Two of the listservs I subscribe to have recently descended into an e-mail nadir of catty personal attacks and combative “discussions” that have made me wonder:
If Dante were alive today, would he create a special place in hell for the people who mount these attacks and the fools who continue to read them day after day?
(I keep reading them, so I am one of the fools.)
Part of the problem might be that many of these folks are writers, and writers scrutinize words and phrases for meaning. Writers also write for therapy, and let’s face it, we all need therapy sometimes. But this makes posting on a listserv group therapy, and there’s no shrink running the group and keeping things focused and under control.
Case No. 1: I won’t name the name here, but let’s just say this listserv is for local women who are media professionals. After one too many off-topic discussions about peach cobbler, someone posted the equivalent of, “What the hell? I thought this listserv was for media professionals.” This triggered a massive discussion about what the group is, who is in the group, what the group is for, how the group started, what the group is now. Which brings us to the “lurkers.”
You know what a lurker is. You are out there reading this right now. You’ve never commented on my posts, and I might not know you, but there you are, reading these words. You are a lurker.
And I don’t care. Lurk away. I’m happy to have lurkers. But the lurkers caused a stir on this other listserv. Some don’t like it. Some don’t like the word “lurker.” (It is a rather nasty word for something so innocuous.) Some defending lurking, citing work and children and elderly parents and busy lives. Which brings us to working moms and kids v. no kids.
Okay, I don’t need to detail this battle, because you’ve heard the arguments before. Let’s just say that being childless and a lurker and also completely exhausted after days of watching the struggle to define a group with more than 300 women with diverse interests in the media, I thought it prudent to end my lurking. I’m still on the list; I just ignore the irrelevant posts.
Will my renunciation warrant a reprieve from Dante? Or will I be kicked out of group therapy for not participating? (Or if one of them reads my post here and is insulted?) I don’t know, but that’s only the first listserv.
Case No. 2: My journalism school has a list for alums. We are all underpaid, overworked, unemployed, understaffed, saddled with student loans — basically we’re an angst-ridden bunch. So when someone posts a job (which is potentially helping someone out) that contains one of the following common phrases:
“Great opportunity to get your work published in a new market!”
“Successful candidate is more concerned with quality work than a paycheck.”
“Pay isn’t great, but it’s a chance to have your work published in (insert publication name here).”
People who are struggling to get by — and who have been taught by our alma mater to scrutinize words and phrases for meaning — get a little pissy.
To make matters worse, while people are coming to blows over how these great opportunities for low pay actually devalue one’s work, someone’s out-of-office reply is going off, flooding people’s mailboxes every time someone posts their take on the low-pay-devalues debate. This prompts an alum with a Blackberry to complain about out-of-office replies, which are apparently extra painful on a Blackberry (?), which then prompts others to tell him to suck it up or subscribe to the daily digest instead of the individual e-mails, which prompts me to delete the messages as they come in without reading them and wonder what happened to the camaraderie we shared when we were in J-school and all in this together.
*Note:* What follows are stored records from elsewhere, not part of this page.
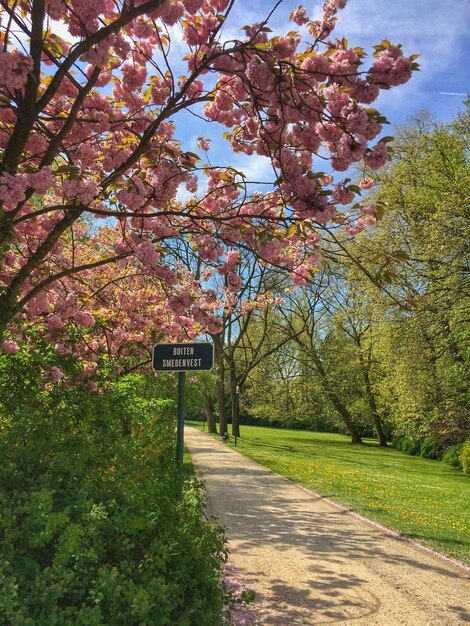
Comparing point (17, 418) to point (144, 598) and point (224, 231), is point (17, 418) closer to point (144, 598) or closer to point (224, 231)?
point (144, 598)

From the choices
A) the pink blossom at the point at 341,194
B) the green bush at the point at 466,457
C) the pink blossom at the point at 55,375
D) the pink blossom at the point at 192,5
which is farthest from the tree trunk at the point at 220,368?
the pink blossom at the point at 192,5

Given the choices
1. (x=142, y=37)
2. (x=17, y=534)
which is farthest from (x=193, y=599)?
(x=142, y=37)

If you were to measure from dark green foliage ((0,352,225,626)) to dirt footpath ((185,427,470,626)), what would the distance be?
1399mm

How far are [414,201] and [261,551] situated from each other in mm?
16353

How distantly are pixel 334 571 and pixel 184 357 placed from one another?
2.81 meters

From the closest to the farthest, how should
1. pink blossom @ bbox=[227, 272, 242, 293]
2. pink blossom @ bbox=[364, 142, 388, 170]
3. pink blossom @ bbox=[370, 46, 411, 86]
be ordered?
pink blossom @ bbox=[370, 46, 411, 86]
pink blossom @ bbox=[364, 142, 388, 170]
pink blossom @ bbox=[227, 272, 242, 293]

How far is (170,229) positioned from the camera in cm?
518

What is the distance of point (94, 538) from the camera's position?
2.53 meters

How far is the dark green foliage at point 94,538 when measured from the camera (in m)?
2.28

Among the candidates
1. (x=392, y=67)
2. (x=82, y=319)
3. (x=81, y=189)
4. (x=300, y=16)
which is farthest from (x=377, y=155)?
(x=82, y=319)

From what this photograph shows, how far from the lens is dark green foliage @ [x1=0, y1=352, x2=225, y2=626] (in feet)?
7.49

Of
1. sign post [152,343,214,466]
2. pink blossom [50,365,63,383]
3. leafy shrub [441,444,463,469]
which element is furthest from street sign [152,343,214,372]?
leafy shrub [441,444,463,469]

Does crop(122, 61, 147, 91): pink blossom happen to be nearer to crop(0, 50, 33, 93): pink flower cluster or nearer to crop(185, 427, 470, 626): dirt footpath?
crop(0, 50, 33, 93): pink flower cluster

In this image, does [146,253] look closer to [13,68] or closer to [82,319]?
[13,68]
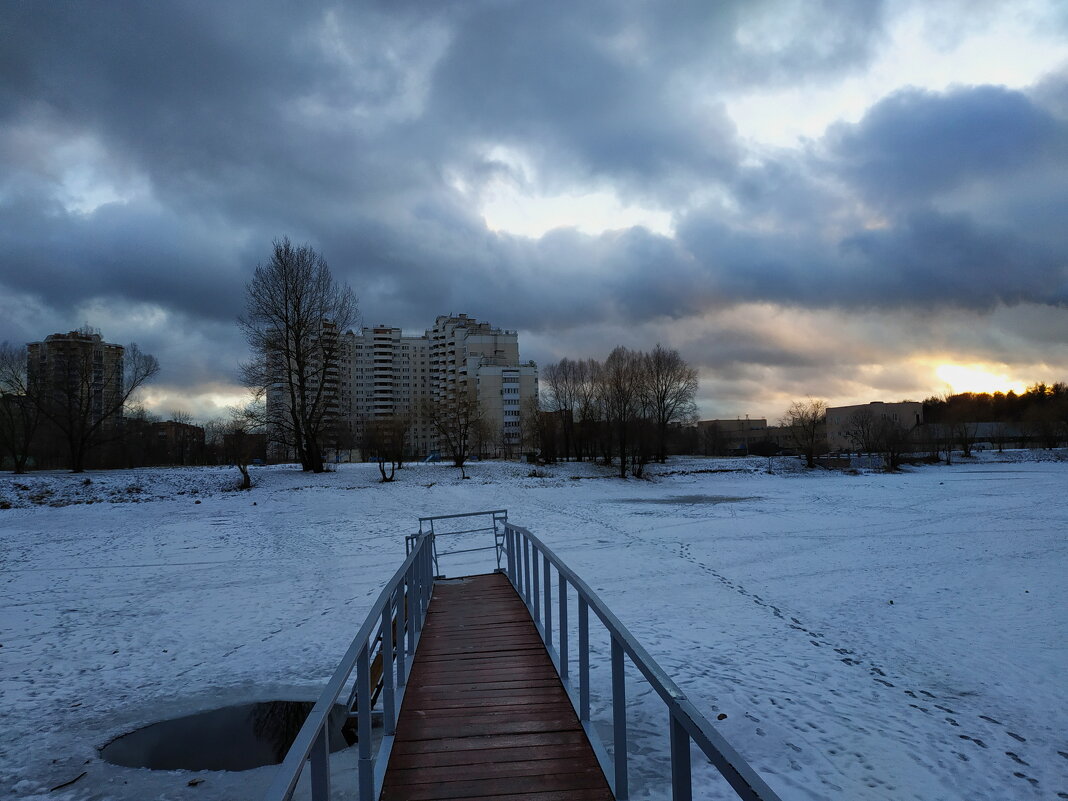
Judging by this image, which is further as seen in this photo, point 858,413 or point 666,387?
point 858,413

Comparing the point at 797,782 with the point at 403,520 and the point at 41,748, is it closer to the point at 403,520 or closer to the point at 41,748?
the point at 41,748

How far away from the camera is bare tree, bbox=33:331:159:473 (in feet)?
111

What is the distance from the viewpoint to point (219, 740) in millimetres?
6113

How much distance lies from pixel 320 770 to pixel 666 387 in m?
58.7

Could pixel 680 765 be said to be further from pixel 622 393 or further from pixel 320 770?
pixel 622 393

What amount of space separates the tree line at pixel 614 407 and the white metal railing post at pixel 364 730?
4058 centimetres

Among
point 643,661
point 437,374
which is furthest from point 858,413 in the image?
point 643,661

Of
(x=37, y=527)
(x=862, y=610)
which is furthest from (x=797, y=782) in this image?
(x=37, y=527)

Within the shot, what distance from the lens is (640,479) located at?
41.8 m

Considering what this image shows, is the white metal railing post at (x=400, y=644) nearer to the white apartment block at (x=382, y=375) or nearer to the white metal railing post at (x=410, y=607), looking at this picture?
the white metal railing post at (x=410, y=607)

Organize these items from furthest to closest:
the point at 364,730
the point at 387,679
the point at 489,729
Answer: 1. the point at 387,679
2. the point at 489,729
3. the point at 364,730

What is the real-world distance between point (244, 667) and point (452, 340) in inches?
4189

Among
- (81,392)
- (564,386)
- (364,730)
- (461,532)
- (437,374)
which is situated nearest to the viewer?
(364,730)

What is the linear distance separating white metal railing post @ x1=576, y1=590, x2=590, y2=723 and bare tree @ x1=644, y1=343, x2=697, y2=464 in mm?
54361
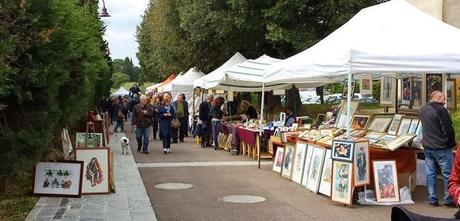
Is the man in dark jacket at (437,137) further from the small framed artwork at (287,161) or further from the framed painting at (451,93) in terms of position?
the small framed artwork at (287,161)

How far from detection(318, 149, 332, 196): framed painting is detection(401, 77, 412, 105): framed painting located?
2915 millimetres

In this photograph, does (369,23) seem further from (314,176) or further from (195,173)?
(195,173)

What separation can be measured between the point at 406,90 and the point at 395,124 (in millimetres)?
1510

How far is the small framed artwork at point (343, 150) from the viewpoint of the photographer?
8922 millimetres

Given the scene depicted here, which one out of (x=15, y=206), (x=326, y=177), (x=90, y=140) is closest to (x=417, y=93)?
(x=326, y=177)

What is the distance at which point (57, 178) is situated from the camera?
9047 millimetres

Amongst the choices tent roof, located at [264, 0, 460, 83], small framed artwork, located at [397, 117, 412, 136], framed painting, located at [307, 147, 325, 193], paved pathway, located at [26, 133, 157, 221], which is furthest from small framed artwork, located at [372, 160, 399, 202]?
paved pathway, located at [26, 133, 157, 221]

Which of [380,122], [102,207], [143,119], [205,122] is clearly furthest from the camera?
[205,122]

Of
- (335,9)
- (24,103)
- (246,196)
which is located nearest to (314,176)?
(246,196)

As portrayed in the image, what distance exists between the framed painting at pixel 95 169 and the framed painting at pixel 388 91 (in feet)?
20.3

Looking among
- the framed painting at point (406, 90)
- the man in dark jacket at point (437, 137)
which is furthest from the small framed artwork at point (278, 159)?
the man in dark jacket at point (437, 137)

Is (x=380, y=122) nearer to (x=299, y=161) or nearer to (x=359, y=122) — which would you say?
(x=359, y=122)

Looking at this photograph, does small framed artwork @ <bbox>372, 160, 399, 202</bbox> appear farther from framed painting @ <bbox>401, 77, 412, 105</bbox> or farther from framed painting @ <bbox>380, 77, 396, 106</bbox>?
framed painting @ <bbox>380, 77, 396, 106</bbox>

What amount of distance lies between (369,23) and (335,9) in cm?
1321
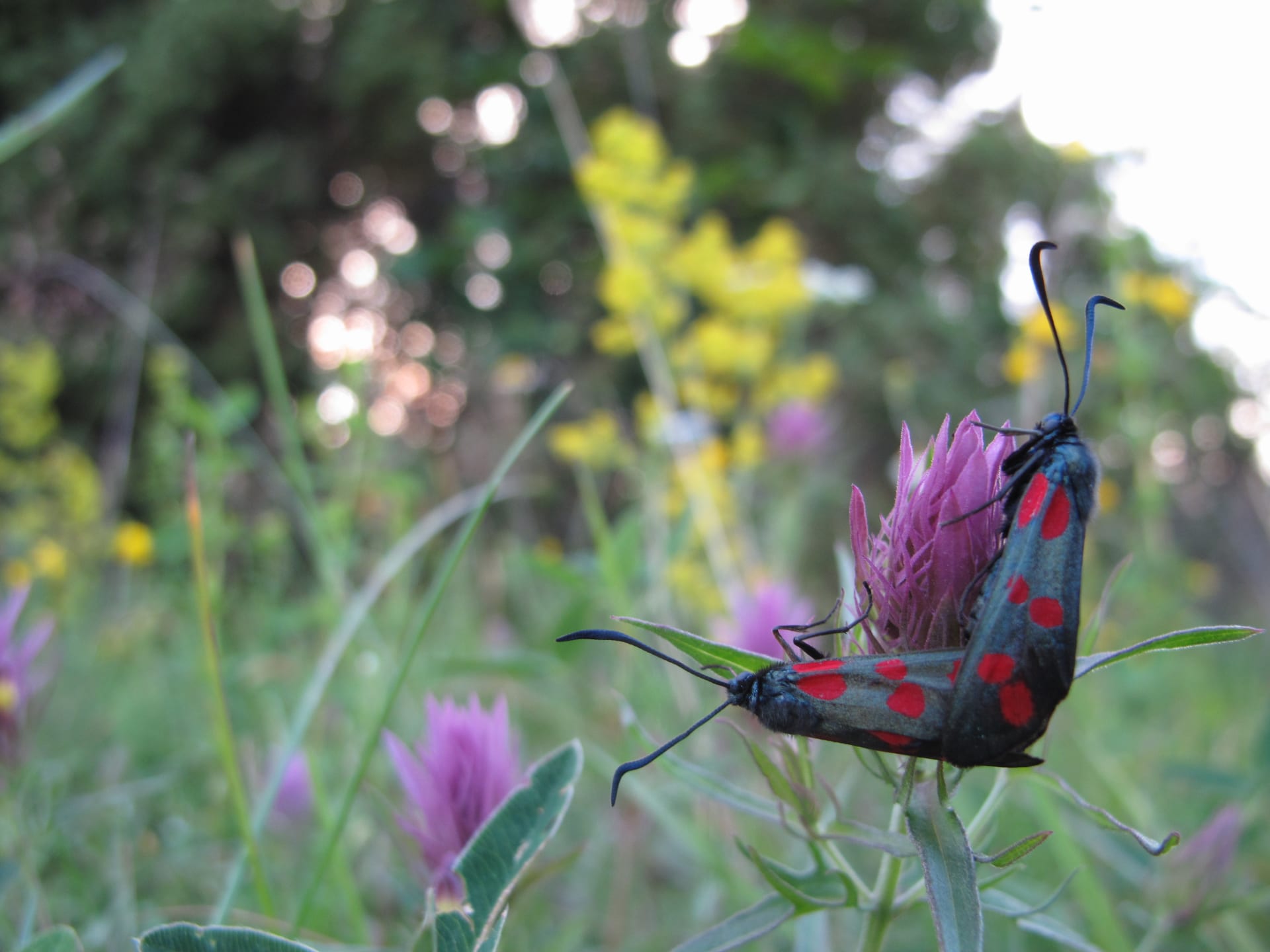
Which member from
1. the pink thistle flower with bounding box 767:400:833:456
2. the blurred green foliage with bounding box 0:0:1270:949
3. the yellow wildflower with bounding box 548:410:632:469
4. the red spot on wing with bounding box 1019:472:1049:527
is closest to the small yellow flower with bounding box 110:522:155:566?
the blurred green foliage with bounding box 0:0:1270:949

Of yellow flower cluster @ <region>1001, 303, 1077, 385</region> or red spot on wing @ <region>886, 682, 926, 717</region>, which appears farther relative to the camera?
yellow flower cluster @ <region>1001, 303, 1077, 385</region>

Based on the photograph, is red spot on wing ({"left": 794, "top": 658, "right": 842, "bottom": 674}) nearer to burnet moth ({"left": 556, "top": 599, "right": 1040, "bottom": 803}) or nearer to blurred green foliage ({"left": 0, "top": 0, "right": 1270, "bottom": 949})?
burnet moth ({"left": 556, "top": 599, "right": 1040, "bottom": 803})

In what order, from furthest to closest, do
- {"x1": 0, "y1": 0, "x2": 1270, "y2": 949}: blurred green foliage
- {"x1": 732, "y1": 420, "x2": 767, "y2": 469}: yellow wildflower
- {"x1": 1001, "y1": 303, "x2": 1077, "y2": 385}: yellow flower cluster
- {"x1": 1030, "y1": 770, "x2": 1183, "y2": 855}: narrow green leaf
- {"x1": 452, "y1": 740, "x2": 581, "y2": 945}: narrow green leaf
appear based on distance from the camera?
1. {"x1": 732, "y1": 420, "x2": 767, "y2": 469}: yellow wildflower
2. {"x1": 1001, "y1": 303, "x2": 1077, "y2": 385}: yellow flower cluster
3. {"x1": 0, "y1": 0, "x2": 1270, "y2": 949}: blurred green foliage
4. {"x1": 452, "y1": 740, "x2": 581, "y2": 945}: narrow green leaf
5. {"x1": 1030, "y1": 770, "x2": 1183, "y2": 855}: narrow green leaf

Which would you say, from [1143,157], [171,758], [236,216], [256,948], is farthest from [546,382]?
[256,948]

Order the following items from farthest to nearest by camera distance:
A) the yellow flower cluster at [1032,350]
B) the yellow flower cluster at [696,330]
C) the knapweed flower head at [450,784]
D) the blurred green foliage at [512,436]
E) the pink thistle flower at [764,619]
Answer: the yellow flower cluster at [696,330] < the yellow flower cluster at [1032,350] < the blurred green foliage at [512,436] < the pink thistle flower at [764,619] < the knapweed flower head at [450,784]

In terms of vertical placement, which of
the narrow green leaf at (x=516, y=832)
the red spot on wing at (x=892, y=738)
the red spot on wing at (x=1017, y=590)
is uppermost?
the red spot on wing at (x=1017, y=590)

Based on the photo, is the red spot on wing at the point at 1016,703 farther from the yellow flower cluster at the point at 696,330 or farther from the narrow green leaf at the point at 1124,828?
the yellow flower cluster at the point at 696,330

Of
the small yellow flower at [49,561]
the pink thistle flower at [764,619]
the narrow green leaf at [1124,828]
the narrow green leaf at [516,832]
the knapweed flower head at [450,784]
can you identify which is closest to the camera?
the narrow green leaf at [1124,828]

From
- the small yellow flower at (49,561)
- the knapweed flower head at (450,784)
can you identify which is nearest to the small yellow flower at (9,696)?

Tired yet? Me too. I’m ready to call my pal Jeff, who is a mediator and longtime Zen practitioner, because apparently we need an alum from the LLM program to mediate. And offer a little sound Zen advice.
If your Blackberry goes off and you’re not there to hear it, does it make a sound?
What did this listserv look like before your parents were born?
I suppose I’m mixing themes now with my Zen and my Dante, but there really is a point here that involves both: we’re all suffering. But why should we take it out on each other like this? We have so much in common. Why can’t we substitute our combative attitudes for compassionate ones when we’re all suffering — even suffering in the same way?
I’m sure the answer is the usual suspect: ego. But if I posted that, they’d all write me into a place in hell even Dante never thought of. So in the meantime, I take refuge in Writer L, a listserv whose members post thoughtful commentary and rarely allow anything that could be construed as a personal attack…and have guardians who watch over it and direct the conversation when they’re not ascending the mountain with Dante. And that reminds me of my favorite haiku:
Climb Mount Fuji
But slowly, slowly.
Good advice for non-snails posting on listservs. Go slowly and have compassion before you post, o snail.